> [DOCUMENT TEXT]
(begin)
The moving air accelerates the rotor of the wind turbine. The
rotation of the rotor is transferred to an electrical generator.
The electrical generator transforms the rotational energy into
electrical energy. In the last years, the concept of a direct
driven wind turbine was established. In a direct driven wind
turbine, the rotational energy of the rotor is transferred to the
generator directly without the use of a gearbox. Moreover, in a
direct driven wind turbine, the rotor of the wind turbine is
directly connected to the rotor of the electrical generator. The
chain of mechanically connected parts leading from the rotor of the
wind turbine to the rotor of the generator is called the drive
train of the wind turbine.
[0004] To allow the rotational movement and to provide the
necessary stability of the rotating parts, the drive train is
mounted with at least one bearing. This bearing allows the drive
train to rotate. At the same time it provides the necessary
stability by supporting the radial and axial loads and the bending
moments present in the drive train. WO 2011/003482 A2 describes a
wind turbine main bearing realized to bear a shaft of a wind
turbine. The bearing comprises a fluid bearing with a plurality of
bearing pads. The document further describes a bearing with a
cylindrical bearing surface and a series of trust pads.
[0005] Furthermore, the plain bearing has to provide a large
surface to withstand the forces present in the drive train. As a
consequence, the pads used for the cylindrical bearing surface are
very large, heavy and difficult to exchange. For the exchange of
the bearing pads, the shaft of the wind turbine needs to be lifted
by help of a lifting arrangement.
[0006] Therefore, a need exists for a wind turbine with a plain
bearing that enables a service of the bearing and an exchange of
the bearing pads without the use of heavy equipment.
SUMMARY
[0007] A rotor of the wind turbine is directly connected with a
rotatable drive train of the wind turbine. The rotatable drive
train is directly connected with a rotor of an electrical generator
of the wind turbine. The rotatable drive train is connected with a
stationary part of the wind turbine via at least one bearing, which
allows the rotation of the drive train in relation to the
stationary part. The electrical generator provides a support
structure to which the stationary side of the at least one bearing
is mounted. The at least one bearing is a plain bearing and the
plain bearing comprises a wear-and-tear-part, which is an object to
be exchanged.
[0008] The rotatable drive train is prepared to be fastened to the
stationary part of the wind turbine and at least one
wear-and-tear-part of the plain bearing is exchangeable while the
rotatable drive train is fastened to the stationary part. The drive
train of a wind turbine transfers the rotational energy of the
rotor of the wind turbine to the electrical generator of the wind
turbine. The drive train is a mechanical chain of parts connecting
the rotor of the wind turbine and the rotor of the electrical
generator. The drive train is rotating when the wind turbine is in
operation.
[0009] The stationary part of the wind turbine comprises the stator
of the electrical generator and the nacelle construction that is
prepared to transfer the loads of the drive train and the weight of
the rotor of the wind turbine and the nacelle to the tower of the
wind turbine. The drive train of the wind turbine and the rotor of
the generator are connected to the stationary part of the wind
turbine via at least one bearing. The bearing comprises a rotatable
side that is connected to the rotatable drive train and a
stationary side that is connected to the stationary part of the
wind turbine. The stator of the electrical generator comprises a
support structure which connects the stator of the electrical
generator to the stationary part of the wind turbine. The
stationary side of the bearing is connected to the support
structure of the electrical generator. A plain bearing is a bearing
without rolling elements, like balls or rollers.
(end)
> [RECORDED DATA]
(begin)
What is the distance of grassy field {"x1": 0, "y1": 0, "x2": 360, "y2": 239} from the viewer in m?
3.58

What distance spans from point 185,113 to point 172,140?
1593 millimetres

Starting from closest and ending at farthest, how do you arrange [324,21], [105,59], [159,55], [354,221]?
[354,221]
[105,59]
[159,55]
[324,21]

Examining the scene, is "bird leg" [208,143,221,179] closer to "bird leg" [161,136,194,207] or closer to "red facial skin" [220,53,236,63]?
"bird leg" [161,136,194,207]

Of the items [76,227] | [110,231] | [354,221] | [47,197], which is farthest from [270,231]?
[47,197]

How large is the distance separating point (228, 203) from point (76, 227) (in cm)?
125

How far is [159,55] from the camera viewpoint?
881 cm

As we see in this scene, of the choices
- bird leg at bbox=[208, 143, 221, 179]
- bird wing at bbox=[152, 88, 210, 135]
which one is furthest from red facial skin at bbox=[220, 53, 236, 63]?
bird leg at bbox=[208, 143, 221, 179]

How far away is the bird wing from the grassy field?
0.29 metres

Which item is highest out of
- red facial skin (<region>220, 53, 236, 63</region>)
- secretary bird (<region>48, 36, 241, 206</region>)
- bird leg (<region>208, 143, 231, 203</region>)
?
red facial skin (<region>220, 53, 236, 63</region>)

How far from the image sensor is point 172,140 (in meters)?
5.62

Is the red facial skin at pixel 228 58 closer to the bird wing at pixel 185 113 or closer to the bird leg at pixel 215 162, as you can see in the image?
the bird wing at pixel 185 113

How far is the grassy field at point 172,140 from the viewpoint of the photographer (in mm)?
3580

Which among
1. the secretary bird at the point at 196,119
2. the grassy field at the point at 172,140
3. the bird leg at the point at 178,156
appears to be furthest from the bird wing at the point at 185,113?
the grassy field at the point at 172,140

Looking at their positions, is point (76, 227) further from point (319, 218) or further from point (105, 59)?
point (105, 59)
(end)
(begin)
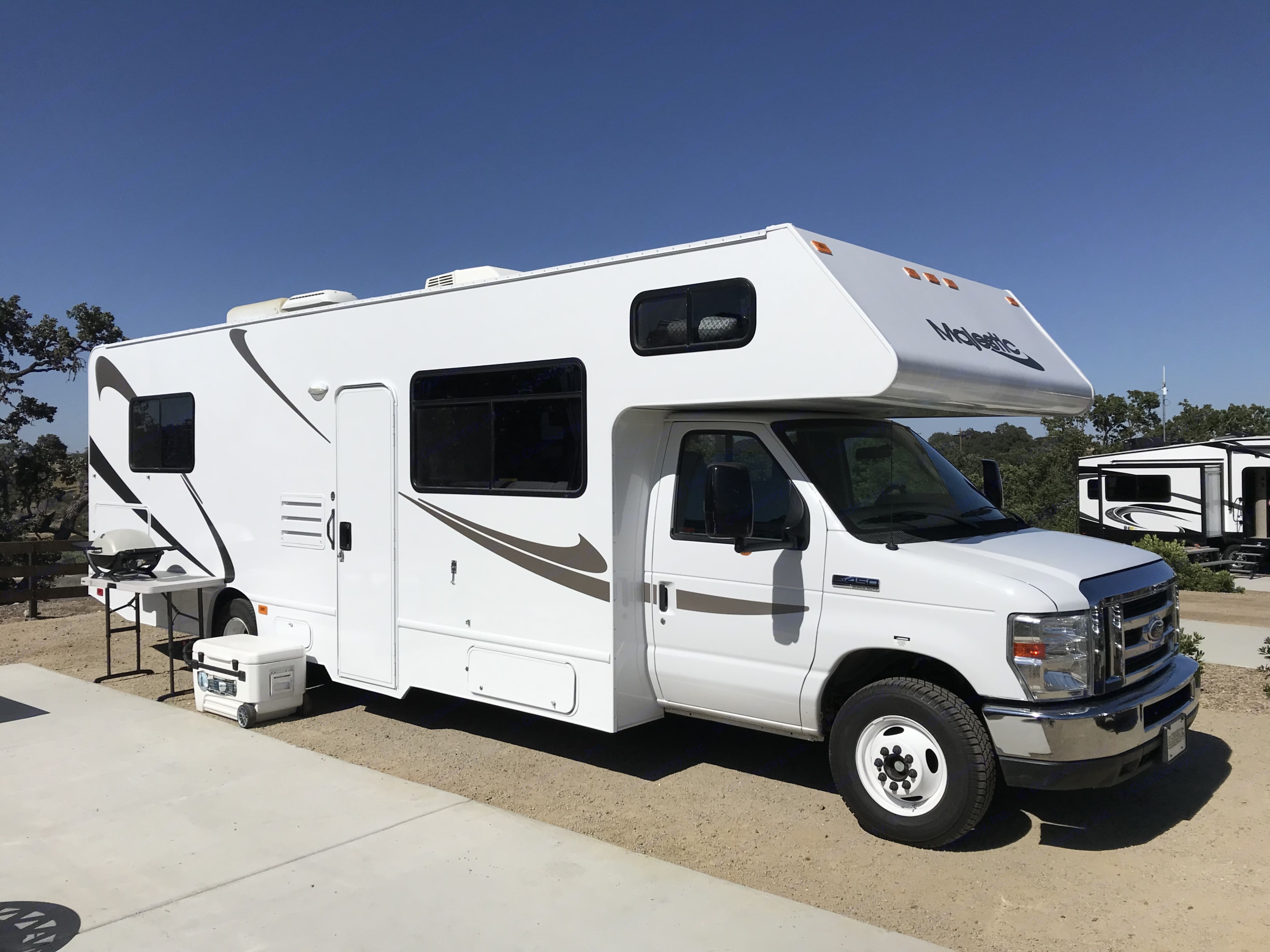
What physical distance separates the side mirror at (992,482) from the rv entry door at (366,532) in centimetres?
(end)
> [PROMPT 1] In one to three sentences, explain why the wind turbine passage describes the pads of the cylindrical bearing surface as difficult to exchange.
> [PROMPT 2] Carry on the wind turbine passage, starting right after its final sentence.
The rows have no connection to the wind turbine passage.

> [EXPECTED ANSWER 1] The plain bearing must provide a large surface to withstand the forces in the drive train, so the pads for the cylindrical bearing surface are very large and heavy. Exchanging them also requires lifting the wind turbine shaft with a lifting arrangement.

> [EXPECTED ANSWER 2]
[0010] A plain bearing is also known as a sliding bearing, a
friction bearing, or a floating bearing. Several parts of the
bearing experience a certain wear due to the operation of the wind
turbine and thus the rotation of the bearing. These parts have a
limited lifespan that is shorter than the expected lifespan of the
bearing, and have to be exchanged regularly to continue the
operation of the wind turbine. These parts are called
wear-and-tear-parts, and they are checked and/or exchanged during
maintenance and service.
[0011] To access and exchange the wear-and-tear-parts in the
bearing of the wind turbine, the rotatable part of the wind turbine
is fastened to the stationary part of the wind turbine. Thus, the
weight of the rotor of the wind turbine, the drive train, and the
rotor of the generator is transferred to the stationary part of the
wind turbine via the fastened connection between the drive train
and the stationary part. The drive train is fixed in its position
by the fastened connection. Thus, the bearing is not needed to
transfer the weight, when the drive train is fastened to the
stationary part of the wind turbine. Thus, the bearing is free of
loads from the drive train. Thus, the bearing can be opened and the
wear-and-tear-parts in the bearing can be exchanged.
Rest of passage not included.